**RECORDS TO USE:**

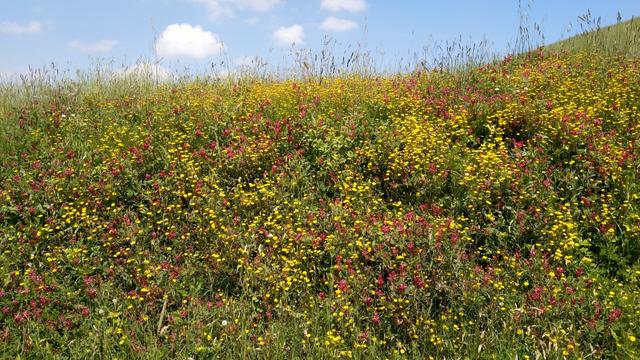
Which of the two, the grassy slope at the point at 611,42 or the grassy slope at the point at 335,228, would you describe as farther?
the grassy slope at the point at 611,42

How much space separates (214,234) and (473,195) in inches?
116

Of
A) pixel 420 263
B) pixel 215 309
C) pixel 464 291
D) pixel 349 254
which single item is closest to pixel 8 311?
pixel 215 309

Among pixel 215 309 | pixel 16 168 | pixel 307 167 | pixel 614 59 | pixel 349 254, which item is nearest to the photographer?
pixel 215 309

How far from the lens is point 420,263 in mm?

**WORK REQUIRED:**
Rewrite the listing from the line containing "How much space" through the end of the listing, inclusive, replacing "item" with "entry" and changing nothing else. Give only those lines.

**EXERCISE RESPONSE:**
How much space separates (214,234) and (473,195) in inches?
116

Of
A) pixel 420 263
B) pixel 215 309
C) pixel 464 291
D) pixel 349 254
which single entry is closest to pixel 8 311?
pixel 215 309

Among pixel 215 309 | pixel 16 168 | pixel 307 167 | pixel 614 59 | pixel 349 254, which entry is nearest to the photographer?
pixel 215 309

How far from the lens is point 420,263 in mm?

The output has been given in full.